8) My father would find me very difficult to understand. He would describe me as being different from the men of his Shadow, where the women dominate and the men are useful slaves at best. He would also describe me as frightening, as I seem to shatter the complacency that all males of the Shadow affect, by my, to his eyes, brazen defiance of social conventions. But then, I don’t know my father, and he certainly wouldn’t know me, as men are not counted as important in the matters of birthlines.
My mother, Fiona, would certainly describe me as intractable. I do not understand whether it is because I do not unthinkingly coöperate in her schemes for the throne, or whether it is because I have no clear agenda or purpose of my own, I do not know. Both of their descriptions would emphasize that I am much different from their expectations and experience.
9) It is odd that you would ask that question, for I have indeed been lately plagued by a re-occurring nightmare. In this nightmare the fiery form of Brand stands before me, offering to share with me the secret of his power.
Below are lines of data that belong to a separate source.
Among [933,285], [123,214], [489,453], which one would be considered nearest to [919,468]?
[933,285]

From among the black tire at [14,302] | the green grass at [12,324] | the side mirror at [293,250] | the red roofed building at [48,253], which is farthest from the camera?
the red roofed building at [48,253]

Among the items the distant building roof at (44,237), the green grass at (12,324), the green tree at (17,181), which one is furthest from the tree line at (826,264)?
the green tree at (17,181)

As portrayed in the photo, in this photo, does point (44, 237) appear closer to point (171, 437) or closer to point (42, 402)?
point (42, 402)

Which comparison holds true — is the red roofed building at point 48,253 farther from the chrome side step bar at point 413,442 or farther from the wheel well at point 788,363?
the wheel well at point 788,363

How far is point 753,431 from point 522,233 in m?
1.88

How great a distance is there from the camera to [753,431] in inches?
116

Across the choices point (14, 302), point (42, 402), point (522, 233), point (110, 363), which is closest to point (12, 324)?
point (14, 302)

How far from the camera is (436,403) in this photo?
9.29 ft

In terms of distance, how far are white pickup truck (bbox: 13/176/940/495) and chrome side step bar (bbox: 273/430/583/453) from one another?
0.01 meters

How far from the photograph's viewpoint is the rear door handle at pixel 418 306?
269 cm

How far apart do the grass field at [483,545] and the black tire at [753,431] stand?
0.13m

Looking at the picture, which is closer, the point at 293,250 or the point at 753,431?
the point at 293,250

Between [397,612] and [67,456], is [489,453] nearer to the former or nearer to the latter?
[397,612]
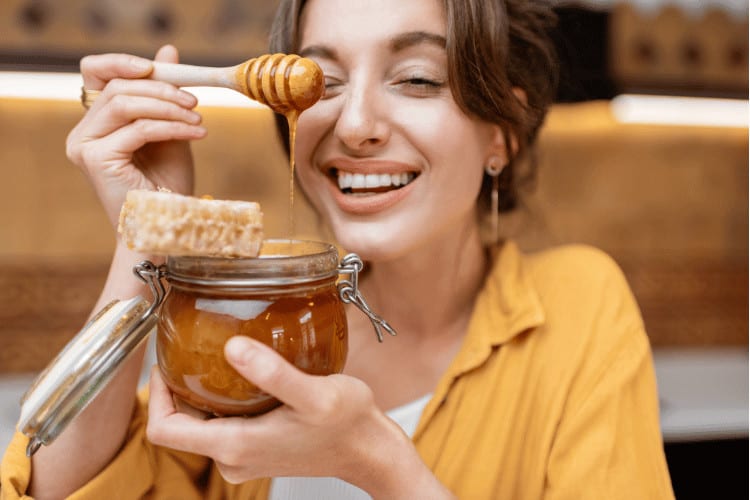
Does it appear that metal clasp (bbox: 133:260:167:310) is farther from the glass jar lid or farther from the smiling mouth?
the smiling mouth

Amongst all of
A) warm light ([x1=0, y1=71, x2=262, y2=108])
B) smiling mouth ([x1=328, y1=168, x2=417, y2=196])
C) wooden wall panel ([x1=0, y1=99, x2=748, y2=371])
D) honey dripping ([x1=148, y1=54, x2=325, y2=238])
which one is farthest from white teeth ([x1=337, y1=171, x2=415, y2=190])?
wooden wall panel ([x1=0, y1=99, x2=748, y2=371])

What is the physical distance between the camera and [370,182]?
3.63ft

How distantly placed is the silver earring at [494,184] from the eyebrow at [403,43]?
315mm

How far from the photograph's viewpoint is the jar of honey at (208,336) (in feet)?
2.29

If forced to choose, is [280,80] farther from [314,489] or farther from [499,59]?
[314,489]

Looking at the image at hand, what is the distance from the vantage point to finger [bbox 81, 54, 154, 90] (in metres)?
1.03

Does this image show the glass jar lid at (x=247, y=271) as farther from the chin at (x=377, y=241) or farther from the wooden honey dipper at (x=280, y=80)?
the chin at (x=377, y=241)

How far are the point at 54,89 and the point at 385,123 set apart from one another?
1.65m

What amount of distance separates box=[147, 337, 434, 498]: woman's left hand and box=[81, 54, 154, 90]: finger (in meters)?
0.48

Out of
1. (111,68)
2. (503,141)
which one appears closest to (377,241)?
(503,141)

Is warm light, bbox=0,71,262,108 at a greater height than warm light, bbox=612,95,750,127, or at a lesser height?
greater

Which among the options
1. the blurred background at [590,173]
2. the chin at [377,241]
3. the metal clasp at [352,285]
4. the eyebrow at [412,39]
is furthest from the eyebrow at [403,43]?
the blurred background at [590,173]

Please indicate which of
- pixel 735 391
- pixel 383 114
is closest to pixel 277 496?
pixel 383 114

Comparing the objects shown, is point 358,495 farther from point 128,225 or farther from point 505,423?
point 128,225
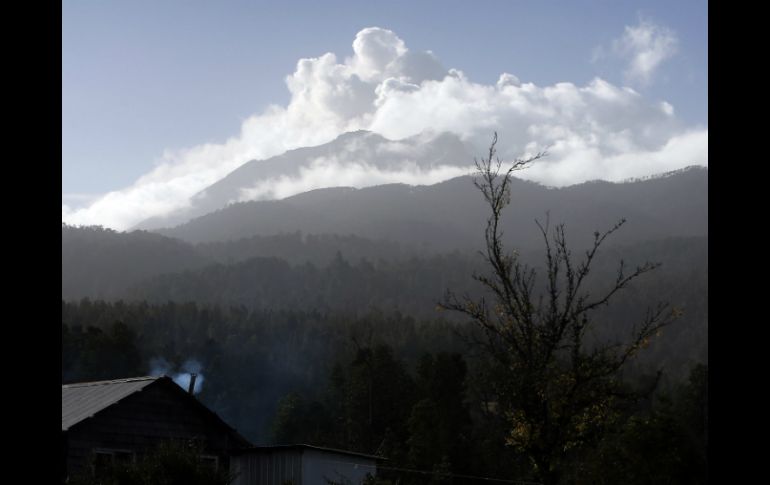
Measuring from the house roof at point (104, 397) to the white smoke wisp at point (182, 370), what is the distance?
76.7 m

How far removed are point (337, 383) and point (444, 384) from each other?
19.9 m

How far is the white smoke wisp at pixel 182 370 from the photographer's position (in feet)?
348

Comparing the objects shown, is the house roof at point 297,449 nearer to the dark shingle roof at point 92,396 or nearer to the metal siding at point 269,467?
the metal siding at point 269,467

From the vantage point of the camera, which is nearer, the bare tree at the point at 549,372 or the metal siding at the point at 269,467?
the bare tree at the point at 549,372

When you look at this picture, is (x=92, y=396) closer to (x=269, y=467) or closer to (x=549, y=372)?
(x=269, y=467)

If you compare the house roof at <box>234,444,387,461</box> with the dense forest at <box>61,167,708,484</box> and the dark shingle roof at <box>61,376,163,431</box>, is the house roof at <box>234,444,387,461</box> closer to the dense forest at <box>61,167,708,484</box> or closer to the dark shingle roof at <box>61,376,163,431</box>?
the dense forest at <box>61,167,708,484</box>

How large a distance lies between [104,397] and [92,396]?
1118mm

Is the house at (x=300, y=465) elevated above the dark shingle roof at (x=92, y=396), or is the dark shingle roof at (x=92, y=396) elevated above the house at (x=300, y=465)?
the dark shingle roof at (x=92, y=396)

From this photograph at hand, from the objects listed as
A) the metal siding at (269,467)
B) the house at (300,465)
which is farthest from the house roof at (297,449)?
the metal siding at (269,467)

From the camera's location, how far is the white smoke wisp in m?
106
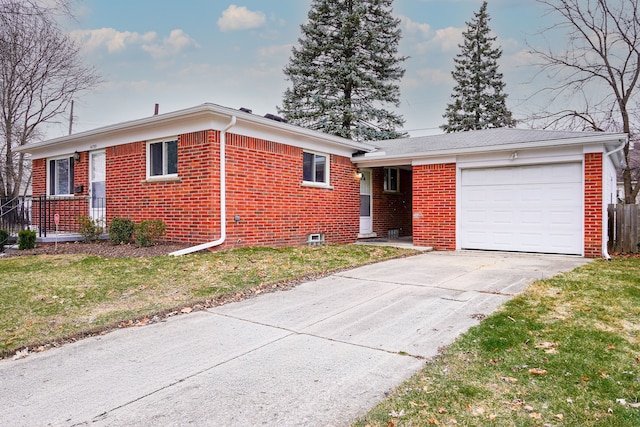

The nightmarish part is that I actually consider his offer, and reach out to take his hand, but I am burned by his touch. I can hear his laughter as my whole being burns from his power, and then I awaken, sweating, seeing the Pattern fleetingly disappear like a mirage or a dream out of the corner of my eye. A most disconcerting vision, especially in a darkened room, and there is no further sleep to be found for me that night.
10) (The worst part about Damarian is that, even though he is close to the kind of character I would most like to run, he is not totally that character. He’s too passive and indifferent to many of the things that surround him. He’s also quite condescending, I’ve found, manipulative and obnoxious; just like his mother. He is a first cut as a character, and I may create a new character that is closer to my ideal, or closer to myself, which are two separate things.)
My worst trait, as some would see it, would be my passivity. I have no interest in the intrigues of the Court or the evershifting balances between political factions. My jaundiced eye towards the entire affair does not ingratiate me with many of the older generation, either. As to any bad habits, I would be the first to admit that as fastidious as I may be in many respects, that does not carry over to much of my personal life, particularly concerning my personal possessions. My desk, especially, is littered with a dozen or more papers, representing fragments of ideas that I have not returned to work on in months. My clothes, especially my dirty laundry, is also a continuing source of vexation to the cleaning maids.
11) Questioning Dworkin is not my idea of a pleasant time, but if I had the opportunity, I would ask him about the formation of the Pattern, as he describes creating it “by lightning, blood, and lyre”. Probably I would ask him of the relationship between music and the creation of the Pattern, and whatever happened to the lyre he used.
12) (None. I don’t know the other players’ characters well enough to create a good scene or story.)
(Note: One additional question I would add is for a description of the character’s Trump.)
My trump, as I have asked it to be painted, is a side view of myself, dressed my usual green tunic, sitting on a window seat and playing my harp. The cloud-shrouded mountains of my Shadow home appear in the distance through the window.